Gdy miałem niespełna 4 lata tragicznie zmarł mi tata, który zginął w pożarze ratując nasz dobytek... Wychowywała mnie i rodzeństwo mama. Mama w tamtym czasie popadła w alkoholizm, a co za tym idzie starsze rodzeństwo umyło od tego ręce zaś ja i młodszy brat zostaliśmy i patrzyliśmy na to wszystko.... mając niespełna 10 lat i w wieku późniejszym ogarniałem dla mamy lekarzy, detoksykacje itp... jeździłem po miejscowosciach oddalonych po 30-50 km gdzie znajdowały się szpitale, byleby tylko pomóc mamie. Raz piła raz nie..... W czasie gdy wszyscy mieli wakacje, ja miałem pracę w znajomej firmie, by zarobić cokolwiek by przygotować się do szkoły, by mamie było lżej. Tak w duuużym skrócie wyglądało moje dzieciństwo; nie opisując już tego jak wyglądały święta itp z pijaną mamą..... W latach późniejszych moje życie tak się potoczyło, że popadłem w długi.... Jedne pożyczki spłacane drugimi,w międzyczasie utrata pracy, następnie poważny wypadek skutkiem czego mam złamane trzy kręgi kręgosłupa, nie mówiąc już o innych skutkach zdrowotnych po wypadku... Całość złożona w kupę doprowadziła mnie do ruiny.... Na chwilę obecną jestem zadłużony na grubo ponad sto tysięcy złotych, przy czym nie widzę żadnych perspektyw na lepsze jutro.

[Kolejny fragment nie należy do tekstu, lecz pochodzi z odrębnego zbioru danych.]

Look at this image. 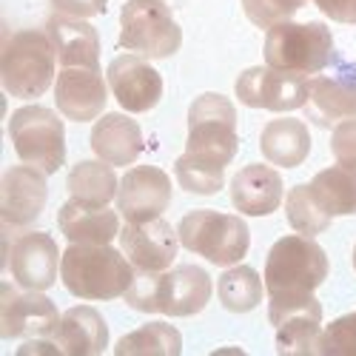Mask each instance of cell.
<instances>
[{"instance_id": "21", "label": "cell", "mask_w": 356, "mask_h": 356, "mask_svg": "<svg viewBox=\"0 0 356 356\" xmlns=\"http://www.w3.org/2000/svg\"><path fill=\"white\" fill-rule=\"evenodd\" d=\"M51 339L60 348V353L92 356V353H103L108 348V328H106V319L97 308L74 305L60 316Z\"/></svg>"}, {"instance_id": "4", "label": "cell", "mask_w": 356, "mask_h": 356, "mask_svg": "<svg viewBox=\"0 0 356 356\" xmlns=\"http://www.w3.org/2000/svg\"><path fill=\"white\" fill-rule=\"evenodd\" d=\"M328 277V257L314 236L291 234L274 243L265 259V291L268 296L314 293Z\"/></svg>"}, {"instance_id": "2", "label": "cell", "mask_w": 356, "mask_h": 356, "mask_svg": "<svg viewBox=\"0 0 356 356\" xmlns=\"http://www.w3.org/2000/svg\"><path fill=\"white\" fill-rule=\"evenodd\" d=\"M134 265L111 245H80L72 243L60 259V280L69 293L80 300H117L126 296L134 282Z\"/></svg>"}, {"instance_id": "18", "label": "cell", "mask_w": 356, "mask_h": 356, "mask_svg": "<svg viewBox=\"0 0 356 356\" xmlns=\"http://www.w3.org/2000/svg\"><path fill=\"white\" fill-rule=\"evenodd\" d=\"M49 200L46 171L35 165H12L3 174V186H0V211H3L6 228H26L32 225Z\"/></svg>"}, {"instance_id": "28", "label": "cell", "mask_w": 356, "mask_h": 356, "mask_svg": "<svg viewBox=\"0 0 356 356\" xmlns=\"http://www.w3.org/2000/svg\"><path fill=\"white\" fill-rule=\"evenodd\" d=\"M183 350L180 331L168 322H148L117 342V356H177Z\"/></svg>"}, {"instance_id": "20", "label": "cell", "mask_w": 356, "mask_h": 356, "mask_svg": "<svg viewBox=\"0 0 356 356\" xmlns=\"http://www.w3.org/2000/svg\"><path fill=\"white\" fill-rule=\"evenodd\" d=\"M46 32L54 43L57 63L63 69L69 66H83V69H97L100 66V38L92 23L86 17L54 12L46 20Z\"/></svg>"}, {"instance_id": "25", "label": "cell", "mask_w": 356, "mask_h": 356, "mask_svg": "<svg viewBox=\"0 0 356 356\" xmlns=\"http://www.w3.org/2000/svg\"><path fill=\"white\" fill-rule=\"evenodd\" d=\"M308 117L319 126H331L356 117V83L311 77L308 80Z\"/></svg>"}, {"instance_id": "22", "label": "cell", "mask_w": 356, "mask_h": 356, "mask_svg": "<svg viewBox=\"0 0 356 356\" xmlns=\"http://www.w3.org/2000/svg\"><path fill=\"white\" fill-rule=\"evenodd\" d=\"M63 236L69 243L80 245H108L120 234V217L106 205H86L77 200H69L60 214H57Z\"/></svg>"}, {"instance_id": "15", "label": "cell", "mask_w": 356, "mask_h": 356, "mask_svg": "<svg viewBox=\"0 0 356 356\" xmlns=\"http://www.w3.org/2000/svg\"><path fill=\"white\" fill-rule=\"evenodd\" d=\"M171 205V177L157 165H134L123 174L117 188V211L126 222L163 217Z\"/></svg>"}, {"instance_id": "19", "label": "cell", "mask_w": 356, "mask_h": 356, "mask_svg": "<svg viewBox=\"0 0 356 356\" xmlns=\"http://www.w3.org/2000/svg\"><path fill=\"white\" fill-rule=\"evenodd\" d=\"M285 197V186L277 168L251 163L240 168L231 180V202L245 217H268L280 209Z\"/></svg>"}, {"instance_id": "16", "label": "cell", "mask_w": 356, "mask_h": 356, "mask_svg": "<svg viewBox=\"0 0 356 356\" xmlns=\"http://www.w3.org/2000/svg\"><path fill=\"white\" fill-rule=\"evenodd\" d=\"M123 254L137 271H165L171 268V262L180 248V234L171 228L163 217L143 220V222H126L117 234Z\"/></svg>"}, {"instance_id": "30", "label": "cell", "mask_w": 356, "mask_h": 356, "mask_svg": "<svg viewBox=\"0 0 356 356\" xmlns=\"http://www.w3.org/2000/svg\"><path fill=\"white\" fill-rule=\"evenodd\" d=\"M285 214H288V222L296 234H305V236H316L322 231L331 228V214L322 209L319 200L314 197L311 186L302 183V186H293L285 197Z\"/></svg>"}, {"instance_id": "17", "label": "cell", "mask_w": 356, "mask_h": 356, "mask_svg": "<svg viewBox=\"0 0 356 356\" xmlns=\"http://www.w3.org/2000/svg\"><path fill=\"white\" fill-rule=\"evenodd\" d=\"M54 103L57 111L74 123H88L103 117L108 103V86L100 69H83V66L63 69L54 83Z\"/></svg>"}, {"instance_id": "32", "label": "cell", "mask_w": 356, "mask_h": 356, "mask_svg": "<svg viewBox=\"0 0 356 356\" xmlns=\"http://www.w3.org/2000/svg\"><path fill=\"white\" fill-rule=\"evenodd\" d=\"M322 356H356V311L334 319L319 337Z\"/></svg>"}, {"instance_id": "34", "label": "cell", "mask_w": 356, "mask_h": 356, "mask_svg": "<svg viewBox=\"0 0 356 356\" xmlns=\"http://www.w3.org/2000/svg\"><path fill=\"white\" fill-rule=\"evenodd\" d=\"M331 152H334L337 163L356 168V117L337 123V129L331 134Z\"/></svg>"}, {"instance_id": "7", "label": "cell", "mask_w": 356, "mask_h": 356, "mask_svg": "<svg viewBox=\"0 0 356 356\" xmlns=\"http://www.w3.org/2000/svg\"><path fill=\"white\" fill-rule=\"evenodd\" d=\"M265 66H274L282 72L316 74L331 63L334 57V38L331 29L308 20V23H277L265 35Z\"/></svg>"}, {"instance_id": "5", "label": "cell", "mask_w": 356, "mask_h": 356, "mask_svg": "<svg viewBox=\"0 0 356 356\" xmlns=\"http://www.w3.org/2000/svg\"><path fill=\"white\" fill-rule=\"evenodd\" d=\"M240 148L236 134V108L222 95H200L188 108L186 154L209 165H228Z\"/></svg>"}, {"instance_id": "26", "label": "cell", "mask_w": 356, "mask_h": 356, "mask_svg": "<svg viewBox=\"0 0 356 356\" xmlns=\"http://www.w3.org/2000/svg\"><path fill=\"white\" fill-rule=\"evenodd\" d=\"M69 197L86 205H108L111 200H117V188L120 180L114 174V165L106 160H80L66 180Z\"/></svg>"}, {"instance_id": "13", "label": "cell", "mask_w": 356, "mask_h": 356, "mask_svg": "<svg viewBox=\"0 0 356 356\" xmlns=\"http://www.w3.org/2000/svg\"><path fill=\"white\" fill-rule=\"evenodd\" d=\"M108 88L114 100L120 103L123 111L143 114L152 111L163 97V77L160 72L148 63V57H140L134 51L117 54L108 63Z\"/></svg>"}, {"instance_id": "14", "label": "cell", "mask_w": 356, "mask_h": 356, "mask_svg": "<svg viewBox=\"0 0 356 356\" xmlns=\"http://www.w3.org/2000/svg\"><path fill=\"white\" fill-rule=\"evenodd\" d=\"M57 308L43 291L12 288L3 282V305H0V334L3 339H26V337H51L57 331Z\"/></svg>"}, {"instance_id": "27", "label": "cell", "mask_w": 356, "mask_h": 356, "mask_svg": "<svg viewBox=\"0 0 356 356\" xmlns=\"http://www.w3.org/2000/svg\"><path fill=\"white\" fill-rule=\"evenodd\" d=\"M308 186L331 217L356 214V168L337 163L331 168H322Z\"/></svg>"}, {"instance_id": "35", "label": "cell", "mask_w": 356, "mask_h": 356, "mask_svg": "<svg viewBox=\"0 0 356 356\" xmlns=\"http://www.w3.org/2000/svg\"><path fill=\"white\" fill-rule=\"evenodd\" d=\"M108 0H51L54 12H63V15H74V17H95L106 12Z\"/></svg>"}, {"instance_id": "29", "label": "cell", "mask_w": 356, "mask_h": 356, "mask_svg": "<svg viewBox=\"0 0 356 356\" xmlns=\"http://www.w3.org/2000/svg\"><path fill=\"white\" fill-rule=\"evenodd\" d=\"M217 296L225 311L248 314L262 302V280L251 265H231L217 282Z\"/></svg>"}, {"instance_id": "3", "label": "cell", "mask_w": 356, "mask_h": 356, "mask_svg": "<svg viewBox=\"0 0 356 356\" xmlns=\"http://www.w3.org/2000/svg\"><path fill=\"white\" fill-rule=\"evenodd\" d=\"M54 43L49 32L17 29L3 38L0 51V77L12 97L32 100L40 97L54 80Z\"/></svg>"}, {"instance_id": "36", "label": "cell", "mask_w": 356, "mask_h": 356, "mask_svg": "<svg viewBox=\"0 0 356 356\" xmlns=\"http://www.w3.org/2000/svg\"><path fill=\"white\" fill-rule=\"evenodd\" d=\"M325 17L337 23H356V0H314Z\"/></svg>"}, {"instance_id": "37", "label": "cell", "mask_w": 356, "mask_h": 356, "mask_svg": "<svg viewBox=\"0 0 356 356\" xmlns=\"http://www.w3.org/2000/svg\"><path fill=\"white\" fill-rule=\"evenodd\" d=\"M20 353H60V348L54 345V339L51 342H26L23 348H20Z\"/></svg>"}, {"instance_id": "31", "label": "cell", "mask_w": 356, "mask_h": 356, "mask_svg": "<svg viewBox=\"0 0 356 356\" xmlns=\"http://www.w3.org/2000/svg\"><path fill=\"white\" fill-rule=\"evenodd\" d=\"M174 174H177L180 188H186L188 194H202V197L217 194L222 188V183H225V168L222 165L200 163L191 154H183L180 160L174 163Z\"/></svg>"}, {"instance_id": "9", "label": "cell", "mask_w": 356, "mask_h": 356, "mask_svg": "<svg viewBox=\"0 0 356 356\" xmlns=\"http://www.w3.org/2000/svg\"><path fill=\"white\" fill-rule=\"evenodd\" d=\"M9 137L23 163L57 174L66 163V129L57 111L46 106H23L9 117Z\"/></svg>"}, {"instance_id": "12", "label": "cell", "mask_w": 356, "mask_h": 356, "mask_svg": "<svg viewBox=\"0 0 356 356\" xmlns=\"http://www.w3.org/2000/svg\"><path fill=\"white\" fill-rule=\"evenodd\" d=\"M63 254L46 231H26L17 234L12 245H6V268L20 288L46 291L57 282V262Z\"/></svg>"}, {"instance_id": "24", "label": "cell", "mask_w": 356, "mask_h": 356, "mask_svg": "<svg viewBox=\"0 0 356 356\" xmlns=\"http://www.w3.org/2000/svg\"><path fill=\"white\" fill-rule=\"evenodd\" d=\"M259 152L271 165L296 168L311 154V131L296 117H277L259 134Z\"/></svg>"}, {"instance_id": "6", "label": "cell", "mask_w": 356, "mask_h": 356, "mask_svg": "<svg viewBox=\"0 0 356 356\" xmlns=\"http://www.w3.org/2000/svg\"><path fill=\"white\" fill-rule=\"evenodd\" d=\"M177 234L183 248L222 268L240 262L251 245V231L240 214H220L211 209L188 211L177 225Z\"/></svg>"}, {"instance_id": "38", "label": "cell", "mask_w": 356, "mask_h": 356, "mask_svg": "<svg viewBox=\"0 0 356 356\" xmlns=\"http://www.w3.org/2000/svg\"><path fill=\"white\" fill-rule=\"evenodd\" d=\"M353 268H356V245H353Z\"/></svg>"}, {"instance_id": "23", "label": "cell", "mask_w": 356, "mask_h": 356, "mask_svg": "<svg viewBox=\"0 0 356 356\" xmlns=\"http://www.w3.org/2000/svg\"><path fill=\"white\" fill-rule=\"evenodd\" d=\"M92 152L111 165H131L143 152L140 123L120 111L97 117L92 129Z\"/></svg>"}, {"instance_id": "1", "label": "cell", "mask_w": 356, "mask_h": 356, "mask_svg": "<svg viewBox=\"0 0 356 356\" xmlns=\"http://www.w3.org/2000/svg\"><path fill=\"white\" fill-rule=\"evenodd\" d=\"M211 291V277L200 265H174L165 271H140L123 300L140 314L194 316L209 305Z\"/></svg>"}, {"instance_id": "10", "label": "cell", "mask_w": 356, "mask_h": 356, "mask_svg": "<svg viewBox=\"0 0 356 356\" xmlns=\"http://www.w3.org/2000/svg\"><path fill=\"white\" fill-rule=\"evenodd\" d=\"M268 319L277 331V353L282 356L319 353L322 305L314 300V293L271 296Z\"/></svg>"}, {"instance_id": "33", "label": "cell", "mask_w": 356, "mask_h": 356, "mask_svg": "<svg viewBox=\"0 0 356 356\" xmlns=\"http://www.w3.org/2000/svg\"><path fill=\"white\" fill-rule=\"evenodd\" d=\"M308 0H243V9L248 20L259 29H271L277 23L291 20Z\"/></svg>"}, {"instance_id": "8", "label": "cell", "mask_w": 356, "mask_h": 356, "mask_svg": "<svg viewBox=\"0 0 356 356\" xmlns=\"http://www.w3.org/2000/svg\"><path fill=\"white\" fill-rule=\"evenodd\" d=\"M120 46L148 60L180 51L183 32L163 0H129L120 9Z\"/></svg>"}, {"instance_id": "11", "label": "cell", "mask_w": 356, "mask_h": 356, "mask_svg": "<svg viewBox=\"0 0 356 356\" xmlns=\"http://www.w3.org/2000/svg\"><path fill=\"white\" fill-rule=\"evenodd\" d=\"M236 97L248 108L296 111L308 103V74L274 66H251L236 77Z\"/></svg>"}]
</instances>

Jestem żonaty i mam własne dzieci, dzieci z zaburzeniami, starsze dziecko ze spektrum autyzmu i ADHD... Tylko co im z takiego ojca... Z wynagrodzenia za pracę niewiele mi zostaje po wpłatach rat zobowiązań. A jeszcze trzeba z czegoś żyć... Ze względu na skomplikowaną sytuację związaną z dziećmi i opieką nad nimi nie mogę wyjechać do pracy za granicę, gdzie nie ukrywam że wielokrotnie już o tym myślałem; wyjazd taki pozwoliłby mi spokojnie uporać się z zadłużeniem jakie posiadam... lecz niestety nie mogę wyjechać.
Jak komuś potrzeba pomocy to ja potrafiłem pomoc, czy to finansowo czy też w organizacji różnych rzeczy typu praca, mieszkanie itp.... to ja pomoc swą ofiarowałem, natomiast w drugą stronę to niestety już nie działa.....
Jestem jednym z DDA, syndrom ratownik.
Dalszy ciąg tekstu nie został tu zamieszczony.